Les situations auxquelles font face les forces américaines dans le « Triangle sunnite » irakien, la force française Licorne en Côte d’Ivoire ou l’armée israélienne dans les « Territoires occupés » illustrent bien le type de conflits auxquels nous continuerons vraisemblablement à être confrontés dans un avenir prévisible. Il s’agit d’engagements essentiellement non-conventionnels, avec des adversaires « asymétriques » cherchant à atteindre nos vulnérabilités plutôt qu’à s’engager dans un affrontement direct. Sans préjuger de l’issue des conflits en cours, les difficultés rencontrées, notamment en Irak, doivent nous inciter à nous interroger sur la façon d’aborder cette sorte d’opérations et tout particulièrement la phase de stabilisation dont dépend le retour à la normale.
Conflits asymétriques et stabilisation, l'illusion de la bataille décisive
Asymmetric conflicts and stabilisation, the illusion of the decisive battle
There are three situations which clearly show us the types of conflict which we can expect in the foreseeable future. These are:
• the situation facing the American forces in the ‘Sunni Triangle’ in Iraq;
• the French Operation Licorne in Côte d’Ivoire;
• the Israeli Army in the Occupied Territories.
These are essentially ‘non-conventional’ operations, against an ‘asymmetric’ enemy, who seeks to exploit our vulnerabilities rather than to engage us in open combat. Without prejudging the outcome of these conflicts, the difficulties encountered (notably in Iraq) should encourage us to reflect on the best way to undertake these operations, and in particular the stabilisation phase which must precede any return to normality.

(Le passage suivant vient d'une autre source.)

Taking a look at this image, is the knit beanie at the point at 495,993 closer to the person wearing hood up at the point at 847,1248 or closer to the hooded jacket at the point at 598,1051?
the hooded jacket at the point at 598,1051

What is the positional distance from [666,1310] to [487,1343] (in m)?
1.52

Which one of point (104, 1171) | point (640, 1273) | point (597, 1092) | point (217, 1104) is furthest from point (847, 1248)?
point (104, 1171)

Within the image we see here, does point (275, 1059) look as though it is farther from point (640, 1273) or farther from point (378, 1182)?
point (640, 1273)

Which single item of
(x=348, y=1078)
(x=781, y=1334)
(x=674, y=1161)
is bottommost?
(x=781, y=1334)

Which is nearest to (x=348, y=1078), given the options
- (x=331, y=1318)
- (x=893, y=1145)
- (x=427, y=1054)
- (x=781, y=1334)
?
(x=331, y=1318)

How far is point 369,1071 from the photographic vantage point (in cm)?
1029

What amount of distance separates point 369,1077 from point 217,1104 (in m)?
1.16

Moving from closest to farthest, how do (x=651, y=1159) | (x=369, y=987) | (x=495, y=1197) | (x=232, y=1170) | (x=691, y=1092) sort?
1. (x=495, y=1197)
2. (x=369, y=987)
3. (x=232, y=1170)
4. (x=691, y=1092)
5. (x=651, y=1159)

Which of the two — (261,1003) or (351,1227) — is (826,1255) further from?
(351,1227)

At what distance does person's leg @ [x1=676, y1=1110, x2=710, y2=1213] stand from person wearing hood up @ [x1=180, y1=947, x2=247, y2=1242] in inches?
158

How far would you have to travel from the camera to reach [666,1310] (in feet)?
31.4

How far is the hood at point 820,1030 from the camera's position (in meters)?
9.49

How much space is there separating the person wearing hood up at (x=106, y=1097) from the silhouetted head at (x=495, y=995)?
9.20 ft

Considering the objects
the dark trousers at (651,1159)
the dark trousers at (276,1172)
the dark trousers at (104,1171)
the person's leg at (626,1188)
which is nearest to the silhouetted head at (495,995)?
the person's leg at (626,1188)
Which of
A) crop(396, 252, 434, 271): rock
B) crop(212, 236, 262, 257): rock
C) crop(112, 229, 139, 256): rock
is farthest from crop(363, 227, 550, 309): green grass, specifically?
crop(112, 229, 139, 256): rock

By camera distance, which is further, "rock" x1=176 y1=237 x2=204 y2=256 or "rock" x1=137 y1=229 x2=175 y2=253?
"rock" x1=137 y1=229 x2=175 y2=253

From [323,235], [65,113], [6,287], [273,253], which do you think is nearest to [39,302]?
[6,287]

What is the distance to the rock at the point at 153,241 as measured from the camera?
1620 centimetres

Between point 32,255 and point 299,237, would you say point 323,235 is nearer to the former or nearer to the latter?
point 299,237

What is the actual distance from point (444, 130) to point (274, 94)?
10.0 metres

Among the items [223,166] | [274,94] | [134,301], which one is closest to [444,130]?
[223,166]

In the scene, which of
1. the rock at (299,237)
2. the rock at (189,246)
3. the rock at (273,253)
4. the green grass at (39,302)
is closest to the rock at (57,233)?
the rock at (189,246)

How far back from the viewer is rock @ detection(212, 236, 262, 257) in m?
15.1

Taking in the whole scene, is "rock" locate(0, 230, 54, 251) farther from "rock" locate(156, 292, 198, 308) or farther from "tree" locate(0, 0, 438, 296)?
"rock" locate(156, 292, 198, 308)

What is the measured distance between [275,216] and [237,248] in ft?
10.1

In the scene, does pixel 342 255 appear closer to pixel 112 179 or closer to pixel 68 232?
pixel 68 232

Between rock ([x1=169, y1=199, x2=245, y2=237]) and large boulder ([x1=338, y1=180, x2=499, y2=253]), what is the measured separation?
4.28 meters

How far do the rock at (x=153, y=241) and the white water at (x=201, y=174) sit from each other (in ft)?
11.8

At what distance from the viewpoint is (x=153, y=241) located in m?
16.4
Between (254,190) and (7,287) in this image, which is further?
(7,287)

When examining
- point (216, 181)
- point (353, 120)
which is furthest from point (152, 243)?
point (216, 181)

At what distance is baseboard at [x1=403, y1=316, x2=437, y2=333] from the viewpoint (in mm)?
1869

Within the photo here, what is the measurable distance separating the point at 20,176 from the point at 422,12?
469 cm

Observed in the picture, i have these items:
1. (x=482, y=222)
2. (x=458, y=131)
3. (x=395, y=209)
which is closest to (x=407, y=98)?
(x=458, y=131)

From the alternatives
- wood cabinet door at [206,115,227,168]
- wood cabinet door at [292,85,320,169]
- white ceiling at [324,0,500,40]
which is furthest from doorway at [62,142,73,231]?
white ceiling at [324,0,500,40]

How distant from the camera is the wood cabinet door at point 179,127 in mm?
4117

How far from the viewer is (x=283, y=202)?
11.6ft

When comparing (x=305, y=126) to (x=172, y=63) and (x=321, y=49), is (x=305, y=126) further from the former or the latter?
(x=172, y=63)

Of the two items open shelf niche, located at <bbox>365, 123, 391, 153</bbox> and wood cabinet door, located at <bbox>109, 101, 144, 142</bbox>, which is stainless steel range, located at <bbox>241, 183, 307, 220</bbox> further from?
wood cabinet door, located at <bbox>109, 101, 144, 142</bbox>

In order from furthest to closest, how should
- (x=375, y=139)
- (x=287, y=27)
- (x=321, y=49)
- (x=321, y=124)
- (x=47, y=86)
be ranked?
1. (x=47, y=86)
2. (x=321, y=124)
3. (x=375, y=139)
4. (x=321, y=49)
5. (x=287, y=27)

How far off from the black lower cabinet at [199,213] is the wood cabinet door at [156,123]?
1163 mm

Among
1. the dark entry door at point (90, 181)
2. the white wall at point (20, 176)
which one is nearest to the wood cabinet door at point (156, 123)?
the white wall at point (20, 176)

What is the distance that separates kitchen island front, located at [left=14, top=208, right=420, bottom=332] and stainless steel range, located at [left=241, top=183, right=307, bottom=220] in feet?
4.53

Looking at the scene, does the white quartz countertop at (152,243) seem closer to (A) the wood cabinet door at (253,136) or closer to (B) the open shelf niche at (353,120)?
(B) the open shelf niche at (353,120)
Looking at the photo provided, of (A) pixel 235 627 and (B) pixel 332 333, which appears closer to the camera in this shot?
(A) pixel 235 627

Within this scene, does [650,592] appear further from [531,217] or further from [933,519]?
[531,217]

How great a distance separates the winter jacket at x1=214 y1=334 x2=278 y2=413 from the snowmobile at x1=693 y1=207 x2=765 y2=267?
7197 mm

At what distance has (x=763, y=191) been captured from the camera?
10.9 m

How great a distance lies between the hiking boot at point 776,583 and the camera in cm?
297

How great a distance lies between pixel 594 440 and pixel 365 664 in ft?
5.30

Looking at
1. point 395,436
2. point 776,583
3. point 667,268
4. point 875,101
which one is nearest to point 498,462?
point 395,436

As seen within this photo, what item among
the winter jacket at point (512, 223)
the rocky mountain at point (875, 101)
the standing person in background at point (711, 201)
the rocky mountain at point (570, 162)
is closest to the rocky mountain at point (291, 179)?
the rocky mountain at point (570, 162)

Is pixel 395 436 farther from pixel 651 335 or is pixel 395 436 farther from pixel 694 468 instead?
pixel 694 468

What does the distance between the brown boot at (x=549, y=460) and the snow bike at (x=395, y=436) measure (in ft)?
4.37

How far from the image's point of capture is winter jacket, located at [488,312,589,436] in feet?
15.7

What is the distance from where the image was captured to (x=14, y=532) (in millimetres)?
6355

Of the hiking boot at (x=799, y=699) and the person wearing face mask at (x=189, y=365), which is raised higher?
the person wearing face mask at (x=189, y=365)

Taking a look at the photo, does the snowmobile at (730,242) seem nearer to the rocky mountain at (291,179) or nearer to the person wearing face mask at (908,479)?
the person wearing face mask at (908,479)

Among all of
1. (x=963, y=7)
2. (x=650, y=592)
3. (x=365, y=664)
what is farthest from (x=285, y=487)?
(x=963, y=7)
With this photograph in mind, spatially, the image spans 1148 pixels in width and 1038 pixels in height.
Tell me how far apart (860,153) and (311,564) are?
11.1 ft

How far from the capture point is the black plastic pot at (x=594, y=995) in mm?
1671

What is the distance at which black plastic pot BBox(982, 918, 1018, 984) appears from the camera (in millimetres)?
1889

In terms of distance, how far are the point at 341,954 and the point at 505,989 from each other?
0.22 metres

La complexité accrue de l’environnement, des impératifs nouveaux ou simplement redécouverts (adaptabilité aux menaces, interopérabilité interarmées voire interministérielle, retenue dans l’action, etc.) imposent plus que jamais souplesse et réversibilité dans nos modes opératoires (1) et conduisent à remettre à l’honneur une approche indirecte. Malgré l’adage aussi contestable que répandu, « qui peut le plus » est loin de pouvoir, nécessairement, le supposé « moins »… À cet égard, il est très instructif de revenir, dans le sillage de Gallieni ou de Lyautey, à certains enseignements tirés de notre expérience coloniale.
Soyons clairs toutefois, il ne s’agit pas de négliger les capacités d’une armée apte à affronter et à vaincre un ennemi de nature conventionnelle — même si notre implication dans un tel scénario demeure improbable, on ne peut faire d’impasse sur la défense de nos intérêts vitaux et stratégiques à long terme — mais de mieux se préparer aux phases de stabilisation où le succès s’avère être un objectif plus aléatoire. En effet, « cette phase, où le politique ne doit jamais perdre de vue quels sont les buts à atteindre et où le militaire doit être prêt à reprendre à tout moment ses capacités de coercition, semble être la plus importante car elle risque d’être la plus longue, la plus coûteuse peut-être, la plus délicate sans nul doute » (2).
L’adversaire asymétrique : de quoi s’agit-il ?
Les interventions récentes le montrent : nos forces ont de plus en plus à faire face à des bandes armées de type guérilla, des groupes terroristes ou des foules manipulées provoquant manifestations hostiles et émeutes, sans oublier les groupes criminels organisés qui gangrènent l’appareil d’État des pays en crise.